– А что словесность? Словесность развивается. Со времени вашего отъезда, а точнее сказать, бегства появилось целое поколение поэтов, которое, кстати, и не слыхивало о некогда скандально известном О. Сэнтинеле.
– Вы врете! – недоверчиво засмеялся Оливер. – Пользуетесь тем, что я не могу проверить.
– Перестаньте, – поморщился Мак-Грегор. – Все гораздо проще. Вас просто не помнят. И вовсе не потому, что вы социалист.
– А почему же? – задиристо спросил Оливер и подумал: боже, как глупо я себя веду! Ну что может смыслить в поэзии этот старый сноб? – Интересно, почему это обо мне не помнят?
– Да потому, что вы писали не слишком хорошие стихи, сэр, вот почему, – спокойно ответил Мак-Грегор. – Вашим сочинениям всегда недоставало глубины, откровения какого-то. Вы никогда не были поэтом номер один, или два, или хотя бы четыре. Вы недурно версифицировали, но звезд с неба не хватали. Тем не менее, из вас могло бы что-нибудь получиться, если бы вы не покинули Англию и не перестали писать на родном языке.
Возникла довольно долгая пауза, в течение которой лорд Мак-Грегор успел выкурить трубку.
– Знаешь, что? – сказал, наконец, Оливер. – Вали-ка ты отсюда, старый дурак. Да-да, ты не ослышался. Сукин сын, приехал тут портить мне настроение.
– Ну ладно, ладно, Оливер, я же пошутил, – примирительно сказал Мак-Грегор. – Что ты в самом деле?
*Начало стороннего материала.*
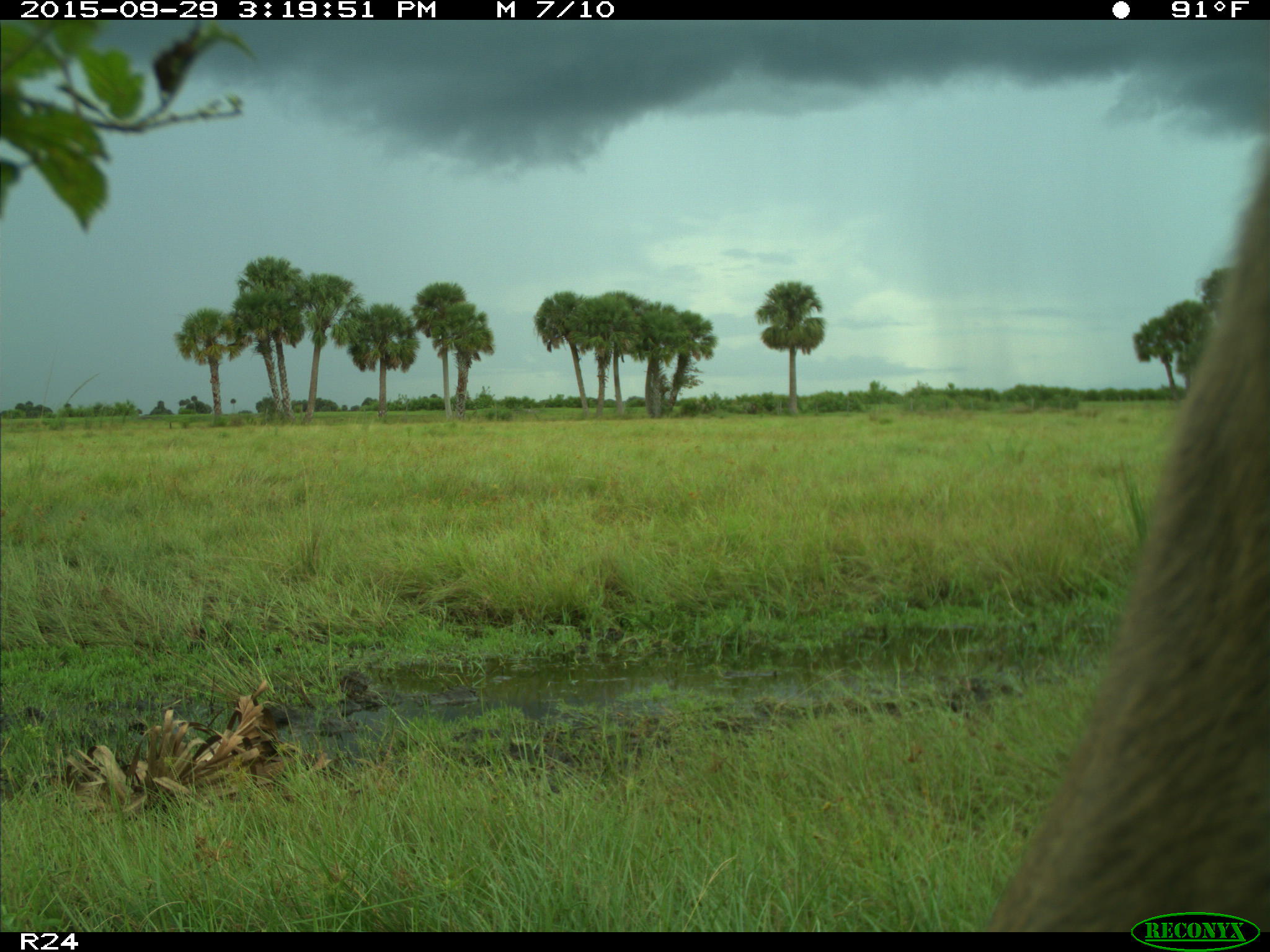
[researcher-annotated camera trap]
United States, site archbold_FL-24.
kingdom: Animalia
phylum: Chordata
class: Mammalia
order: Artiodactyla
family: Cervidae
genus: Odocoileus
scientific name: Odocoileus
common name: deer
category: unidentified deer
Мы же дружили! Помнишь пьяные ночи на Стоун-стрит? Совсем потерял чувство юмора. Впрочем, в такой стране это неудивительно. А что касается молодых поэтов, так они ничего о тебе не слышали лишь потому, что ты давно не публиковался на английском. Где же они могли прочитать твои сочинения?
– Могли бы пошарить по библиотекам, – буркнул Оливер, – полистать журналы начала двадцатых…
– Ну да, делать им больше нечего, – хмыкнул Мак-Грегор.
Оливер грозно взглянул на него.
– Молчу, молчу! Ну, а на русском-то вы здесь печатаетесь, дорогой сэр? На русском-то знамениты?
Оливер снова прошелся по комнате, затем остановился напротив Мак-Грегора.
– Нет, – сказал он грустно, – все, что я написал на русском языке, не имеет никакой художественной ценности. Но на жизнь хватает.
– А почему бы тебе не вернуться на родину? – вдруг спросил Мак-Грегор. – Обратись в наше консульство, напиши письмо своему премьеру…
– Понимаете, – сказал Оливер тоном человека, уставшего в сотый раз повторять одно и то же, – дело в том, что мне противен ваш капиталистический строй, ваша загнивающая культура, бесплодная ваша земля, короче. (Объективности ради заметим, что если и приходилось Оливеру раньше говорить нечто подобное, то лишь самому себе, зато вот уж действительно раз сто или даже двести – за все годы, проведенные в России, причем он так себя и не убедил окончательно в искренности своих слов).